Data extract:
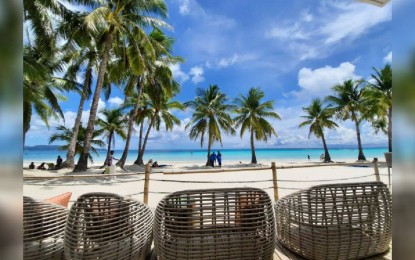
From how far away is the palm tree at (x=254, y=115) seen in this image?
19.1 m

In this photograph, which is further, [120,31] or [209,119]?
[209,119]

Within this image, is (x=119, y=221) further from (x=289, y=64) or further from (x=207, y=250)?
(x=289, y=64)

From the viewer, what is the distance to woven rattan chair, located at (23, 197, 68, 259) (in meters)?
1.71

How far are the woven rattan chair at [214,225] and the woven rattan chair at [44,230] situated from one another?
0.74 metres

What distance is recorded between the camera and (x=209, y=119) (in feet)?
60.3

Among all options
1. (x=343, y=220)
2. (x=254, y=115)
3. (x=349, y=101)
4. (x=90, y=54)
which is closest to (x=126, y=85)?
(x=90, y=54)

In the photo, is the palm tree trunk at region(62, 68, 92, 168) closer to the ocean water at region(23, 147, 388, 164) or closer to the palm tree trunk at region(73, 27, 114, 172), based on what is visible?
the palm tree trunk at region(73, 27, 114, 172)

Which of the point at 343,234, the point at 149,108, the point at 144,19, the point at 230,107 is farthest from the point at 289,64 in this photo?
the point at 343,234

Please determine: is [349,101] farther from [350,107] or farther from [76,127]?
[76,127]

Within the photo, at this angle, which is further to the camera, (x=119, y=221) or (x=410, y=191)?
(x=119, y=221)

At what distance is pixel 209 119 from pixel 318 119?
10.6m

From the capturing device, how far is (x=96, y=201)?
1.71 metres

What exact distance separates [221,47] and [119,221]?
4880cm

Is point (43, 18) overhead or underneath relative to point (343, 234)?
overhead
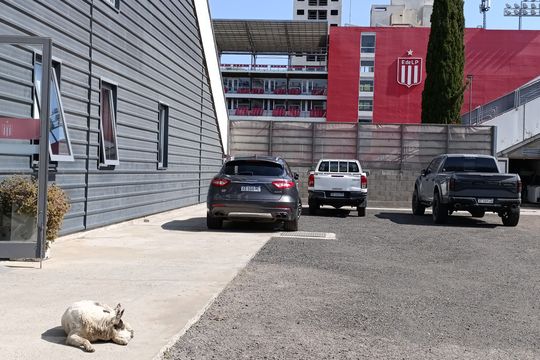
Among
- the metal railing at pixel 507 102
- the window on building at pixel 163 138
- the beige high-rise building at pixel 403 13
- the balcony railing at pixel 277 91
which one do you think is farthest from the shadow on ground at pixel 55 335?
the beige high-rise building at pixel 403 13

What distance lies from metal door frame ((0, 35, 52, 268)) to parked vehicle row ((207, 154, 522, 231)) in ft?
15.9

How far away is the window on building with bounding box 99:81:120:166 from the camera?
11547mm

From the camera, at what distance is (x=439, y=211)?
1543cm

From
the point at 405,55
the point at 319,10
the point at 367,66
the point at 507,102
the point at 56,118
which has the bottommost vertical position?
the point at 56,118

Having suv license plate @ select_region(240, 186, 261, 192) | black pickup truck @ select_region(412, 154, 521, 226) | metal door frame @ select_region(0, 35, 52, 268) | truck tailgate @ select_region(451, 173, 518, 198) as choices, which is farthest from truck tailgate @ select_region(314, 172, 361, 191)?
metal door frame @ select_region(0, 35, 52, 268)

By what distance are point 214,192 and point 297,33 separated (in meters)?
55.5

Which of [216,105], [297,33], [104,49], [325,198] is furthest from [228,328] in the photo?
[297,33]

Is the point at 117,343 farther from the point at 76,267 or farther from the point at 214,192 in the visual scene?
the point at 214,192

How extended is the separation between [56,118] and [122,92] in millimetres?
3274

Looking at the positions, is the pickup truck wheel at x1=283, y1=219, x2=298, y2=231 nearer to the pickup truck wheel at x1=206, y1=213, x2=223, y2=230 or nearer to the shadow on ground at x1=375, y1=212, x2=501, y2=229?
the pickup truck wheel at x1=206, y1=213, x2=223, y2=230

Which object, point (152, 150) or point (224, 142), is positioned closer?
point (152, 150)

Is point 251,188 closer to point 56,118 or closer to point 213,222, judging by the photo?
point 213,222

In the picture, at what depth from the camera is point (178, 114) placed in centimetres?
1683

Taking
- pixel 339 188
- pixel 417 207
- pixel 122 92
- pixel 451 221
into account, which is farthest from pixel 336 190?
pixel 122 92
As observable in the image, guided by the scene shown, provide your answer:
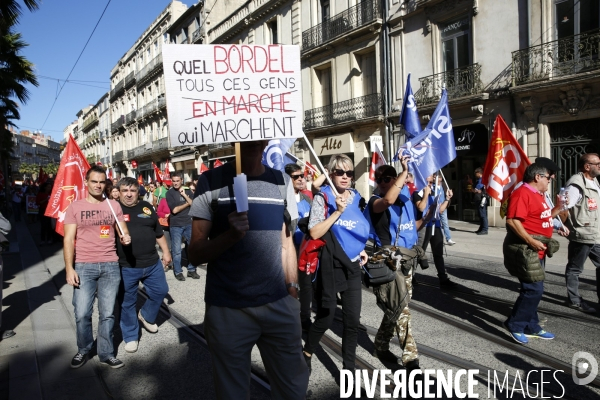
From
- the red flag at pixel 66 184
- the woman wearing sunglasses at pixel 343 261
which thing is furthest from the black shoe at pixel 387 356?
the red flag at pixel 66 184

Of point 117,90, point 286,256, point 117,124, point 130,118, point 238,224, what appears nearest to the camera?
point 238,224

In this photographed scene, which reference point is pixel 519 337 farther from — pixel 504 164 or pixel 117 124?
pixel 117 124

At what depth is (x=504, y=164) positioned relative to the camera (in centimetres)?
589

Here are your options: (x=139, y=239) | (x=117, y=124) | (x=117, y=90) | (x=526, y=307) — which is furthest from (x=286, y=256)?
(x=117, y=90)

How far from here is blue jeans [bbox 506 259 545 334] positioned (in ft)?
14.1

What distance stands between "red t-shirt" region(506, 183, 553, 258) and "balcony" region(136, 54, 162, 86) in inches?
1484

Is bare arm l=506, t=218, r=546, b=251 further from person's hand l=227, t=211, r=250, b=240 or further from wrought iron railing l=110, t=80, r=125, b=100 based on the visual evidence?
wrought iron railing l=110, t=80, r=125, b=100

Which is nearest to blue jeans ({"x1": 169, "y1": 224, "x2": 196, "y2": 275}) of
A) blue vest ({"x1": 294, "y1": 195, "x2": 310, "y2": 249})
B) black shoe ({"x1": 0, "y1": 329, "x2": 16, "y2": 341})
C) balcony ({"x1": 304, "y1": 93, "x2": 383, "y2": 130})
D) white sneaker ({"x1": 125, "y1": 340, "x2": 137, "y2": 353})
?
black shoe ({"x1": 0, "y1": 329, "x2": 16, "y2": 341})

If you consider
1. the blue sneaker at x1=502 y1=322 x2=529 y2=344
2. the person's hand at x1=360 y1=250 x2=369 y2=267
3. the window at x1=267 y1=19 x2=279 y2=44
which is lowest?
the blue sneaker at x1=502 y1=322 x2=529 y2=344

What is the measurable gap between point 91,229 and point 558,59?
13.0 meters

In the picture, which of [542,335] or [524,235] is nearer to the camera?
[524,235]

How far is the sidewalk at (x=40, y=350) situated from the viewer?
372 centimetres

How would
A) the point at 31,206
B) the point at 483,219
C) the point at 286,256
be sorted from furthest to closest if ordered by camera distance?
the point at 31,206 → the point at 483,219 → the point at 286,256

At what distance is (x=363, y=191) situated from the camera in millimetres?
19547
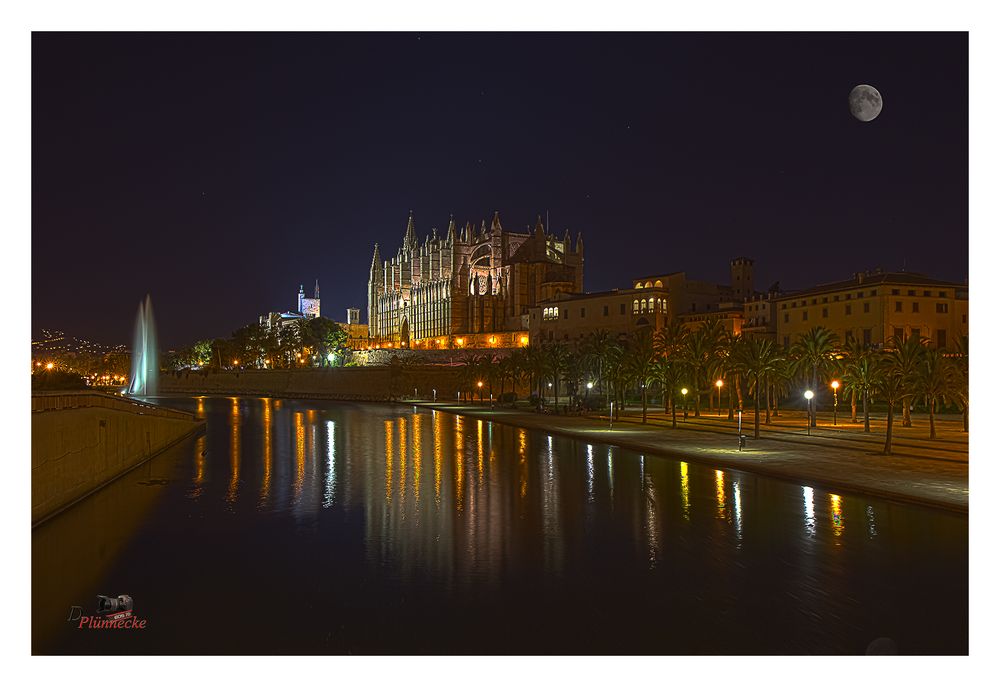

Problem:
Repeat word for word every line from the one with "At what depth is" through the end of the items, leaving out the pictures.

Answer for this exercise:
At what depth is (x=504, y=164) positioned relative to the camera (in centimetres)?
589

Here are your options: (x=139, y=239) | (x=117, y=124) | (x=117, y=90) | (x=526, y=307) — which is furthest from (x=286, y=256)?
(x=117, y=90)

How far from here is blue jeans [bbox 506 259 545 334] positioned (in ft)?
14.1

What distance stands between "red t-shirt" region(506, 183, 553, 258) and "balcony" region(136, 54, 162, 86) in inches?
1484

Is bare arm l=506, t=218, r=546, b=251 further from person's hand l=227, t=211, r=250, b=240 or further from wrought iron railing l=110, t=80, r=125, b=100 based on the visual evidence?
wrought iron railing l=110, t=80, r=125, b=100

Which is nearest to blue jeans ({"x1": 169, "y1": 224, "x2": 196, "y2": 275}) of
A) blue vest ({"x1": 294, "y1": 195, "x2": 310, "y2": 249})
B) black shoe ({"x1": 0, "y1": 329, "x2": 16, "y2": 341})
C) balcony ({"x1": 304, "y1": 93, "x2": 383, "y2": 130})
D) white sneaker ({"x1": 125, "y1": 340, "x2": 137, "y2": 353})
?
black shoe ({"x1": 0, "y1": 329, "x2": 16, "y2": 341})

If you consider
1. the blue sneaker at x1=502 y1=322 x2=529 y2=344
2. the person's hand at x1=360 y1=250 x2=369 y2=267
3. the window at x1=267 y1=19 x2=279 y2=44
which is lowest?
the blue sneaker at x1=502 y1=322 x2=529 y2=344

What is the measurable gap between point 91,229 and point 558,59?
13.0 meters

In the picture, which of [542,335] or [524,235] is nearer to the camera?
[524,235]

How far is the sidewalk at (x=40, y=350) situated from the viewer?
372 centimetres

How would
A) the point at 31,206
B) the point at 483,219
C) the point at 286,256
be sorted from furthest to closest if ordered by camera distance?
the point at 31,206 → the point at 483,219 → the point at 286,256

At what distance is (x=363, y=191) situated from the camera in millimetres?
19547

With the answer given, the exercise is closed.